Co-producing Democratic Cities in Unequal Times

How can cities confront growing inequalities, democratic backsliding and environmental breakdown? What role can co-production play in rebuilding trust, supporting collective action and shaping more just urban futures?

The FAIRVILLE final conference will bring together researchers, activists, community organisations, practitioners and public institutions to reflect on the challenges that inequality poses to urban democracy, and on the role co-production can play in addressing them. Drawing on the project as a whole, including its urban labs in Athens, Berlin, Brussels, Cairo, Dakar, London and Marseille, the conference will open a broader conversation with external actors working on democracy, inequality and urban transformation.

The conference will explore how co-production can generate knowledge, relationships, political claims, forms of advocacy and, in some cases, institutional change. It will also address its tensions and limits, including unequal access to time, resources and legitimacy, and the conditions needed for co-production to support more durable forms of democratic practice.

DAY 1 – 16th Nov '26 – Nanterre (Université Paris Nanterre)
Learning from FAIRVILLE: Inequality, risk and democratic vulnerability

Focus on how urban inequalities are produced through housing systems, environmental exposure and uneven protection from climate risks, and how these processes shape democratic capacity across cities. The morning brings together academic and practitioner perspectives with FAIRVILLE cases to examine unequal urbanisation and its political implications.


The afternoon shifts the discussion toward co-production in conditions of democratic fragmentation, asking what it can enable and where its limits lie. It focuses on epistemic justice, co-production tools (co-mapping, co-evaluation, counter-manuals) and the politics of knowledge production, linking methods to broader theoretical questions that have guided the project.

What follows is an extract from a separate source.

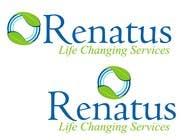 Graphic Design Inscrição do Concurso Nº83 para Design a Logo for Renatus Hospice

DAY 2 – 17th Nov '26 – Paris (Académie du Climat)
Making co-production matter: Institutions, conflict and practice

Focus on how urban inequalities are produced through housing systems, environmental exposure and uneven protection from climate risks, and how these processes shape democratic capacity across cities. The morning brings together academic and practitioner perspectives with FAIRVILLE cases to examine unequal urbanisation and its political implications.


The afternoon shifts the discussion toward co-production in conditions of democratic fragmentation, asking what it can enable and where its limits lie. It focuses on epistemic justice, co-production tools (co-mapping, co-evaluation, counter-manuals) and the politics of knowledge production, linking methods to broader theoretical questions that have guided the project.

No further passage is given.